SFP DOM SNMP Polling?

I have a vendor that does not support SFP DOM SNMP polling. They state this
is due to EEPROM read life cycle. Constant reads will damage the SFP.

We SNMP poll SFP DOM from Cisco equipment without issue.

Not heard this one before. Trying to see if there is some validity to the
statement. Thoughts?

Tim:>

Seems bogus to me. I can't imagine why realtime stats would be in flash rather than RAM. In fact, that can't be the case: they have to update the stats many more times per second than SNMP would poll them.

-mel beckman

cisco-nsp@puck.nether.net on the CC is a cross-post to another list, resulting in bounces if you're not subscribed to both lists. So I am removing cisco-nsp@puck.nether.net as NANOG does not permit cross-site posting.

-mel beckman

It’s entirely possible some people implement it poorly and the read cycles count. With 100k cycles somewhat typical for those bytes, it’s certainly something that could be seen if polling every 5 minutes in 347 days, but I think that’s a datapoint that most SFPs are warranted for much longer than 347 days.

As the DDM data is stored not at 0x50 but at 0x51/0x52 in optics this is more likely done with a micro controller presenting the ram backed data via reads to/from those specific bytes.

- Jared

I have a vendor that does not support SFP DOM SNMP polling. They state this
is due to EEPROM read life cycle. Constant reads will damage the SFP.

BRIEF: In the thread on SFP DOM SNMP polling, what reason does the vendor give for not supporting this kind of polling?

RECORD LIST:
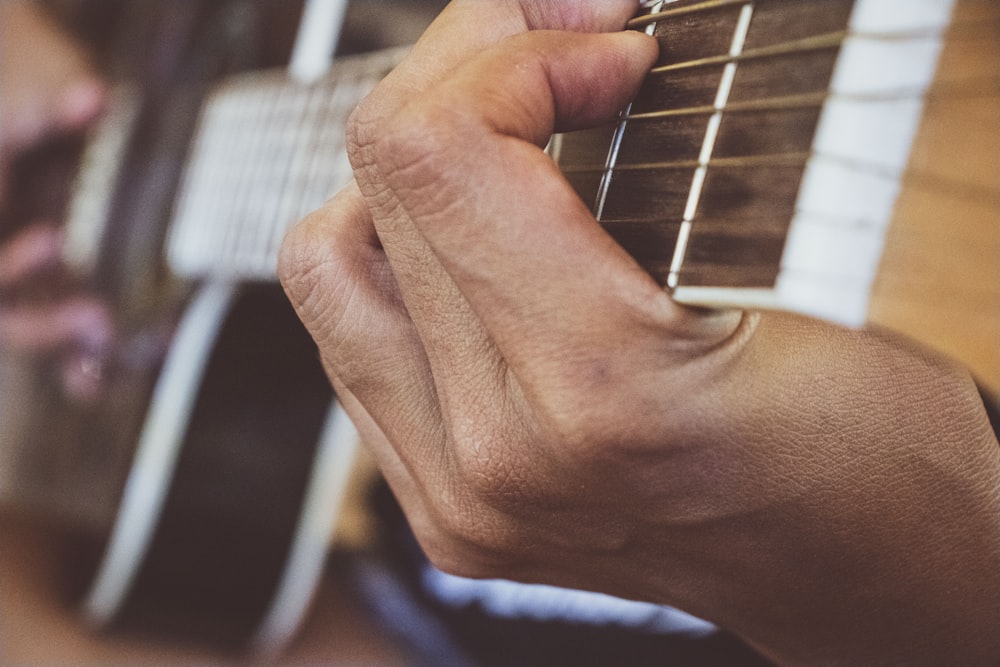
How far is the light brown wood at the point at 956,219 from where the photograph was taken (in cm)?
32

==

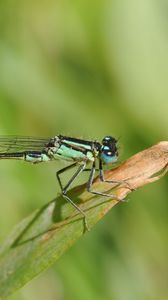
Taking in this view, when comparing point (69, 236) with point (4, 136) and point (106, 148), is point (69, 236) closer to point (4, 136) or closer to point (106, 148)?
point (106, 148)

OUTPUT FOR THIS TASK: The vendor cites the EEPROM read life cycle and says constant reads will damage the SFP.